Он обернулся. Но Афанасьев мирно спал.

16.

- В таком городке, как наш, кроме как работать, делать больше нечего, а работать негде. Так что, раз у вас есть сбережения, так живите себе. Например, в лес ходите, по грибы да по ягоды. Да рыбу ловите. Здесь её полные реки.

Прошло не более трех недель, как Дэргель уволился со своей последней работы в далёком южном городе. И вот он уже не находил себе места из-за отсутствия работы.

Афанасьев же настойчиво убеждал его: не надо переживать, не здесь, так в соседнем городке, который точь-в-точь такой же, как Крайнинск, работа для человека такого уровня найдётся. Будете ездить на автобусе - так что ж тут такого? Все ездят. Раз уж вы сюда прибыли с целью пожить в болоте, так и живите в нём.

- Странный вы человек, Афанасьев, - сказал ему Дэргель, поминая вчерашние вечерние рассуждения того, - словно душа ваша из лоскутков сшита, словно кто-то её когда-то разорвал на клочки и снова сшил, но сшил неумело, сквозь швы пустота просвечивает.

- Может и так, - отвечал тот, - души все разные. Ваша вот, например, так словно из единого куска дерева создана. И трудно ей от этого жить на свете.

Они сидели на улице возле крыльца, за столом. Ели варёную картошку с чёрным хлебом и запивали чудовищным чаем, отдающим Ташкентом.
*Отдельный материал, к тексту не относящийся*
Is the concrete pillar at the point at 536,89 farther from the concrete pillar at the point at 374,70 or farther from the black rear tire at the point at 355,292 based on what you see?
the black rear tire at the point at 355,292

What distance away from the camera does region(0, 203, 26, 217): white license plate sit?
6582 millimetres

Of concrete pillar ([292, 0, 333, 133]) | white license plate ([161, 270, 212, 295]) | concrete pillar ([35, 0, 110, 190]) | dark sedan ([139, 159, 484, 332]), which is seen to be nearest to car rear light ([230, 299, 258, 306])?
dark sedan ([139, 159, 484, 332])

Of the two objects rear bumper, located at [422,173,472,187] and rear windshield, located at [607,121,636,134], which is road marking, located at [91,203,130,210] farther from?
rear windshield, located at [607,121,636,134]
- Похоже, - сказал Афанасьев, предварительно отхлебнув чай, - похоже, что вы из тех людей, которые считают труд праведным делом. Я же считаю труд делом противоестественным. Люди, которые не могут без того, чтобы не трудиться регулярным образом, как раз и становятся кусками дерева.

- Что же, разве вы всю свою жизнь не трудились? - спросил его Дэргель.

- Можно и так сказать. Только вот нет - я не трудился всю жизнь. Нет, я всю жизнь копал землю, либо заставлял это делать других. А это не труд. Это действо. Я никогда не относился к себе, как к простому исполнителю плана по добыче угля для страны. Точнее, если поначалу это и было так, то вскоре я изменил своё отношение к работе. Видите ли, если бы каждый день происходило одно и то же, то есть процесс шёл бы себе без всяких сопутствующих особенностей, механически, бесперебойно, то, думаю, можно было бы втянуться, стать частью этого механизма. Однако, ведь тут один день совершенно не похож на другой. То что-нибудь сломается, то остановится, то обрушится, то увидишь что-то такое, отчего невозможно не задуматься. Какой-нибудь вроде бы обычный кусок породы вдруг приводит в оцепенение своим видом. Я ведь едва ли не всё своё рабочее время проводил в карьере. Так вот, я даже было начал коллекционировать такие куски, которые словно фигуры или лица были. Но потом бросил это дело. Почему? Во-первых, их так много, что все и не соберёшь... А во-вторых, мне стало казаться - собственно, почему казаться? Так оно и было на самом деле - что от моей коллекции исходит что-то нехорошее, какая-то энергия злая, что ли. Мне тогда и пришла эта мысль в голову, что такие куски породы словно окаменевшие души... или что-то такое... Я тогда же эту мысль высказал матери одной нашей общей знакомой. Вы понимаете, о ком я говорю...

Дэргель понимающе кивнул.

- Она, наверно, тоже была из истеричек? - сказал он.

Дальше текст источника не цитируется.